# Task inputs
════

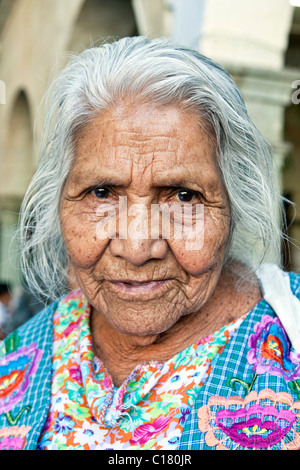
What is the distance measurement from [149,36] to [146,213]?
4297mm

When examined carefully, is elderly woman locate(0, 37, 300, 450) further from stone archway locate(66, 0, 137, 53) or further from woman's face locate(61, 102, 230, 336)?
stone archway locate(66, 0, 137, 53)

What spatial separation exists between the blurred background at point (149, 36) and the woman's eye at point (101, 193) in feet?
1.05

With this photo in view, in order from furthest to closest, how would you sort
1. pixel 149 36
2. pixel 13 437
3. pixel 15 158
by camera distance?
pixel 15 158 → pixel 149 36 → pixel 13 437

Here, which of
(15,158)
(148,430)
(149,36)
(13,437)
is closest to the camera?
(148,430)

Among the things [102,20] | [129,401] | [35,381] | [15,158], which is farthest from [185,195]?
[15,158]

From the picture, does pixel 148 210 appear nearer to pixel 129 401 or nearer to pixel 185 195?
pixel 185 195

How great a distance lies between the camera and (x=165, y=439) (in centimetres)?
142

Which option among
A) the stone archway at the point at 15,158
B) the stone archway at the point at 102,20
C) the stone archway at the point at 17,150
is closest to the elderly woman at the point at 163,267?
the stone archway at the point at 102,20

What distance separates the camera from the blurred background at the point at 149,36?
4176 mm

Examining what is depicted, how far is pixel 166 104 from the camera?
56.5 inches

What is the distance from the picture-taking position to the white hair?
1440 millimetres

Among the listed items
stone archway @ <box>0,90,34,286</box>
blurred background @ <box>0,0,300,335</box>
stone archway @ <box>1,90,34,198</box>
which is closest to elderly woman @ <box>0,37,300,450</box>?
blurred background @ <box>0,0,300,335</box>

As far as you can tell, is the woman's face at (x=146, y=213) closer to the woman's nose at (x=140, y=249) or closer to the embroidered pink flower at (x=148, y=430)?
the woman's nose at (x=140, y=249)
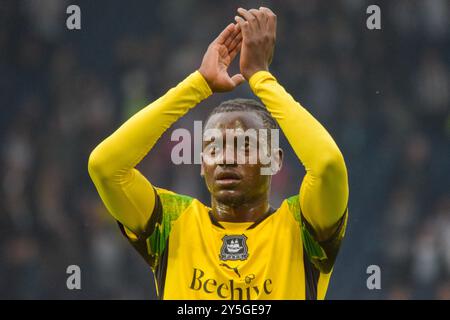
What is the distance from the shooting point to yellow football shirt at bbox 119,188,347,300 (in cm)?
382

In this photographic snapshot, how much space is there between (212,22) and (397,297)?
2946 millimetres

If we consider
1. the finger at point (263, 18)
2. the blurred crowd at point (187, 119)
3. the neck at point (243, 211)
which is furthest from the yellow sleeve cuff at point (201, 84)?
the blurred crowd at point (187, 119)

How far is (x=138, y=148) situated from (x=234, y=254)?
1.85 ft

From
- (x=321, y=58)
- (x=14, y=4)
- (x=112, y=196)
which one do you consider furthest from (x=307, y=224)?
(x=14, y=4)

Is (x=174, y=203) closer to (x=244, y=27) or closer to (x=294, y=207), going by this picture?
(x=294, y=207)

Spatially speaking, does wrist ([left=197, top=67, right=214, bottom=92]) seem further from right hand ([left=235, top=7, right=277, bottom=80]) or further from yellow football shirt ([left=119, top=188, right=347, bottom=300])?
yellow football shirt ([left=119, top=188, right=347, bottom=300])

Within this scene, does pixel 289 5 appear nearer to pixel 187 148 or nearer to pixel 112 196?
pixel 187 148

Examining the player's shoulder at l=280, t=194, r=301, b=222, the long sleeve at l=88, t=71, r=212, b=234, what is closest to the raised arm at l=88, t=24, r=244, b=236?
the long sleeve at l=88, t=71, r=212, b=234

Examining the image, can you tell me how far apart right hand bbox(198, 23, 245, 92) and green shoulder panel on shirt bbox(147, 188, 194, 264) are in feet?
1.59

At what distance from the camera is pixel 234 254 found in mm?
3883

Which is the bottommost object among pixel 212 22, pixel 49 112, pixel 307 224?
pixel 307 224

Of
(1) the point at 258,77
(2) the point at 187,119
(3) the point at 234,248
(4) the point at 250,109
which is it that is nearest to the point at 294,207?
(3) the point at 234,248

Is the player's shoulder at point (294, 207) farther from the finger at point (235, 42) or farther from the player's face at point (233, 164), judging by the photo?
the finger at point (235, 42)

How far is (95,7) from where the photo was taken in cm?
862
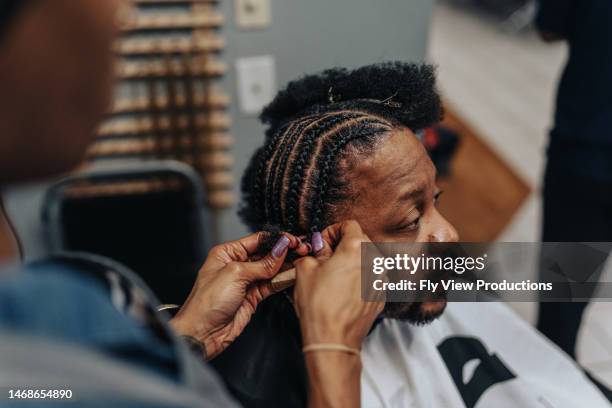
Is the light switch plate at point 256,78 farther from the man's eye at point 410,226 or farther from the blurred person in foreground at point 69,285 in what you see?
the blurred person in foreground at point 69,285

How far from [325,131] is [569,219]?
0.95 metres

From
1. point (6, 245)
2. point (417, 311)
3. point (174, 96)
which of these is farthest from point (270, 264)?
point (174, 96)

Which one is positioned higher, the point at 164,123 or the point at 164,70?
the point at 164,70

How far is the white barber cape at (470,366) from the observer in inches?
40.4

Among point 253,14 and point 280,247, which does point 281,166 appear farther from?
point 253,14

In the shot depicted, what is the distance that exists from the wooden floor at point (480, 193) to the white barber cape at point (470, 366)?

════

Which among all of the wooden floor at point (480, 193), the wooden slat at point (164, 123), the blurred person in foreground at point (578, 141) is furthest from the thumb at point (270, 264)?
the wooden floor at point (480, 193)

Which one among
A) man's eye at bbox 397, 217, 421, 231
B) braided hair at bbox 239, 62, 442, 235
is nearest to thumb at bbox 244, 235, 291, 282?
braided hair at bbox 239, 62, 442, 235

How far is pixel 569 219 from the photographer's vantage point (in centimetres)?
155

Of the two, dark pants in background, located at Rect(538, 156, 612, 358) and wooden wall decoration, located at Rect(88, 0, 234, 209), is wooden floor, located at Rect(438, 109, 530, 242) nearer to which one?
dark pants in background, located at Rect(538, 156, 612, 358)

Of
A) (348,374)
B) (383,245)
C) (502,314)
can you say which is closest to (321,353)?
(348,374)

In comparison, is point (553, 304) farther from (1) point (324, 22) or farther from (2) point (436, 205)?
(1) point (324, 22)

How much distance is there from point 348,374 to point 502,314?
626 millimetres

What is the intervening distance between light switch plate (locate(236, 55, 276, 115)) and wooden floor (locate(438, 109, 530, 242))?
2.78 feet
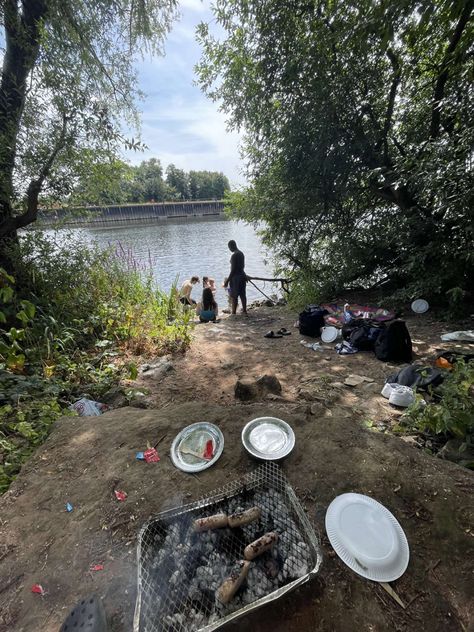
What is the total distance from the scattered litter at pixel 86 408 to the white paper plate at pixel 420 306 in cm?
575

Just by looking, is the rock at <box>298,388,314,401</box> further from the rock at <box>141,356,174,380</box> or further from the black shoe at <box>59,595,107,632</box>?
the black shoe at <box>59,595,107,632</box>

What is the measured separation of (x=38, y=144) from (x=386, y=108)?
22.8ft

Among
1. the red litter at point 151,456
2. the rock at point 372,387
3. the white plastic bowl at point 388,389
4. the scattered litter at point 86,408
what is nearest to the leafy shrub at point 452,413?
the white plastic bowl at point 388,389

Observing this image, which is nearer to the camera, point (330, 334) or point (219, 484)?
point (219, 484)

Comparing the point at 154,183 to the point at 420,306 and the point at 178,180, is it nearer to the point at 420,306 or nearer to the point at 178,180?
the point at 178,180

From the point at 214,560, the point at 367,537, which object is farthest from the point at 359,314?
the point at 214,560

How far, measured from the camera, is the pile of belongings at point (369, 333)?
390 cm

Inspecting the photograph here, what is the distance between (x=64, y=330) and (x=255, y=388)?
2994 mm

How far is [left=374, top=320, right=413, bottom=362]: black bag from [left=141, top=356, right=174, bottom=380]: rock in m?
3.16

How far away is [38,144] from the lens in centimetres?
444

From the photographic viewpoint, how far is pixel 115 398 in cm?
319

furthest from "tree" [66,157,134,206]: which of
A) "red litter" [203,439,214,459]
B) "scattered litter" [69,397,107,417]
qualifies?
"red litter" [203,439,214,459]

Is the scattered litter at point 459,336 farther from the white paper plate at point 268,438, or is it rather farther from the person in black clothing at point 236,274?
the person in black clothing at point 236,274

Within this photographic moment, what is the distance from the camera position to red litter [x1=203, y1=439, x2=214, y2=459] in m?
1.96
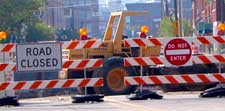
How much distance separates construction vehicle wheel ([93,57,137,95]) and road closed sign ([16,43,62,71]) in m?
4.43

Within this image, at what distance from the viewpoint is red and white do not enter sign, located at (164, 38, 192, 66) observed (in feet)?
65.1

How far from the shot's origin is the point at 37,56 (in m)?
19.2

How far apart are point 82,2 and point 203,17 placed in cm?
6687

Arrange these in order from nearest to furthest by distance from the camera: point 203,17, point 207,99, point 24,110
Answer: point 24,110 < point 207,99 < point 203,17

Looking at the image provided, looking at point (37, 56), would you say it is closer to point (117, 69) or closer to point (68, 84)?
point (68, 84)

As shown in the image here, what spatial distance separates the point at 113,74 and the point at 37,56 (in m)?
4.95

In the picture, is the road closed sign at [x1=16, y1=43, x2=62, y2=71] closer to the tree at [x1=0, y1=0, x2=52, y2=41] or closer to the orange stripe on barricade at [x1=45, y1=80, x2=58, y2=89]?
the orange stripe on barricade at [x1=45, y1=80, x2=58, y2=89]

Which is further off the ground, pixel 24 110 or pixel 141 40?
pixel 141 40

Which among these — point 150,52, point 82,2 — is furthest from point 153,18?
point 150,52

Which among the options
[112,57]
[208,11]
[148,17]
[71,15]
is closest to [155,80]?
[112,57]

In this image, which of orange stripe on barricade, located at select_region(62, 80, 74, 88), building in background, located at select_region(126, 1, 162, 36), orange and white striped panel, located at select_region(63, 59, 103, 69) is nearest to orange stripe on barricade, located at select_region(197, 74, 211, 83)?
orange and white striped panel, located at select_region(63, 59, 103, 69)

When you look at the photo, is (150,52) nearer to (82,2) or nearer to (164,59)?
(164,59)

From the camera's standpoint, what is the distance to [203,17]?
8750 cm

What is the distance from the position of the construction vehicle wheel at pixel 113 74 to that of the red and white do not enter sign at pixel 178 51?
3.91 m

════

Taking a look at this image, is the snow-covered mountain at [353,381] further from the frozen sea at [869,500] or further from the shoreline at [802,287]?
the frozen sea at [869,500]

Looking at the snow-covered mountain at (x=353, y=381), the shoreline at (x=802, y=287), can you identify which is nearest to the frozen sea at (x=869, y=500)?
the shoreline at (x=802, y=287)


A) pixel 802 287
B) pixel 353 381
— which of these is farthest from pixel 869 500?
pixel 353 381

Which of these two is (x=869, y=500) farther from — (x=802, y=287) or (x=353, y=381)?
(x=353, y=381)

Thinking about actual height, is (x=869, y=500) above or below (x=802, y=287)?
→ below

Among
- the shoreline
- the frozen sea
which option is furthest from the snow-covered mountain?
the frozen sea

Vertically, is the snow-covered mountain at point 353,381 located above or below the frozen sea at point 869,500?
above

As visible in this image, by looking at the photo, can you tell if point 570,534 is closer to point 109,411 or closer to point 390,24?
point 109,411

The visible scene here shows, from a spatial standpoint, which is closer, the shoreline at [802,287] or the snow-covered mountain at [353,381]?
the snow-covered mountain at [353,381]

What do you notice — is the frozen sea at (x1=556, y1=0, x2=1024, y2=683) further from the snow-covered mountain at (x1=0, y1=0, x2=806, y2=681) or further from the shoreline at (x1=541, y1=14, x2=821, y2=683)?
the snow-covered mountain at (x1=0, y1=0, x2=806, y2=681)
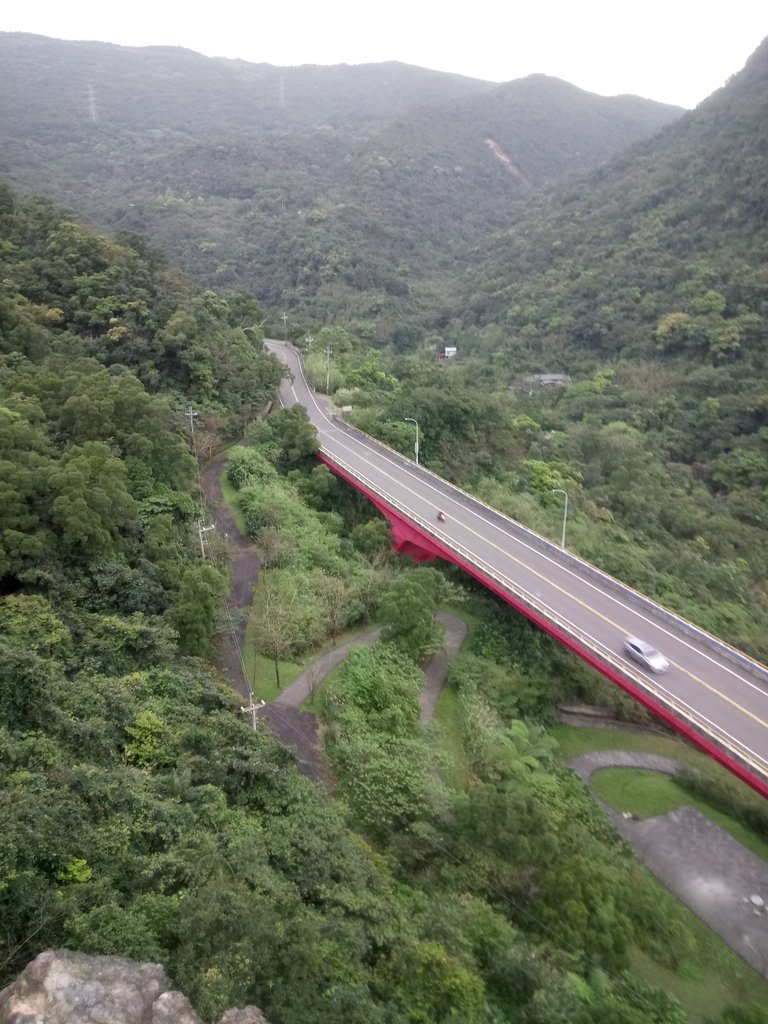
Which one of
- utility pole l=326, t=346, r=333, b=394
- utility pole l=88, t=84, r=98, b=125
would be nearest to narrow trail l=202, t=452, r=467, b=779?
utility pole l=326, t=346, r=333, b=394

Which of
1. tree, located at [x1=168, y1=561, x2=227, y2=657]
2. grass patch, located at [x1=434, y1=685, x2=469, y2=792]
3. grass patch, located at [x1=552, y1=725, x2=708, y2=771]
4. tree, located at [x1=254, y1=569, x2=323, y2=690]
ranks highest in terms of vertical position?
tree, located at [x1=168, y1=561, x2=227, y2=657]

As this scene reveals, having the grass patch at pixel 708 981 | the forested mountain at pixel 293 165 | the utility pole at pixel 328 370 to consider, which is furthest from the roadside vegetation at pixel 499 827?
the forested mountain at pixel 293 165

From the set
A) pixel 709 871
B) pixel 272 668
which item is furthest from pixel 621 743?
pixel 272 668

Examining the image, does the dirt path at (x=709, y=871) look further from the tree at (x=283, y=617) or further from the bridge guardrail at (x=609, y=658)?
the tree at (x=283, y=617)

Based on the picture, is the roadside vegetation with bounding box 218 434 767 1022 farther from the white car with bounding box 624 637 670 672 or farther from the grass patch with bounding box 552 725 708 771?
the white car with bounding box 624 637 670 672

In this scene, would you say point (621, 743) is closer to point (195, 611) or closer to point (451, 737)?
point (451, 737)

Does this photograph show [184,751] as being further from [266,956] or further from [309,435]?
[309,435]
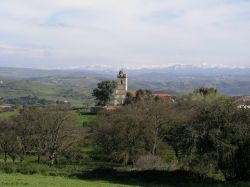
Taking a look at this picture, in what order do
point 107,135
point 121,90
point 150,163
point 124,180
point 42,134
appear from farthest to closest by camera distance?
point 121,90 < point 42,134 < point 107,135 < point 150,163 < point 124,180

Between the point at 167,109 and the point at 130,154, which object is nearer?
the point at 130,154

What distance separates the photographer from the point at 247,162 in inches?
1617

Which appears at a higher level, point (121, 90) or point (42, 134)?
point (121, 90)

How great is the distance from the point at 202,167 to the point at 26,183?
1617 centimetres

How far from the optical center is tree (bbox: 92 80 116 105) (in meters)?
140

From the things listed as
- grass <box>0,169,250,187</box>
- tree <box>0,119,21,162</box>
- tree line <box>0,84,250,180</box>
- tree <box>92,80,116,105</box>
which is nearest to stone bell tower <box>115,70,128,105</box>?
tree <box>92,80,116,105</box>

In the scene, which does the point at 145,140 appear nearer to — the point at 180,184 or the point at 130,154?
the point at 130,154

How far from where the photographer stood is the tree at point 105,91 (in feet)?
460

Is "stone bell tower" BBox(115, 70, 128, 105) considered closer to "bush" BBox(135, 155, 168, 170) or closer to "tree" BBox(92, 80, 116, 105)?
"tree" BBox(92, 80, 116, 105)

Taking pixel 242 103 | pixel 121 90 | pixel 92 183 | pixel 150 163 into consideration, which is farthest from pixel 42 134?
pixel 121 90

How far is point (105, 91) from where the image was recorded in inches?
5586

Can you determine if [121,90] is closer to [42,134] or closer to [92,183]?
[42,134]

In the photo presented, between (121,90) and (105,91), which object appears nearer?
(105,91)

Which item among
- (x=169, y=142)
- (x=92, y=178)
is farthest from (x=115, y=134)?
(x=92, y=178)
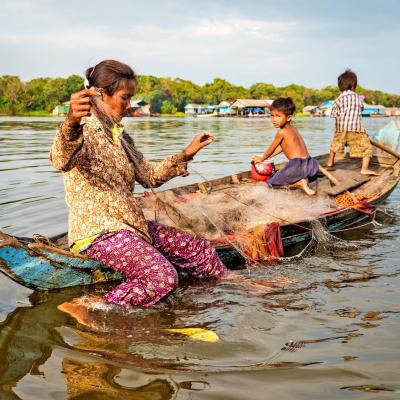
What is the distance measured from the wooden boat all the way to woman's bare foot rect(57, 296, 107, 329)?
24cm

════

# Task instructions
Count how many lines in the records above contain the string "roadside", matching case exactly. Reply with the number alone.

# Expected output
2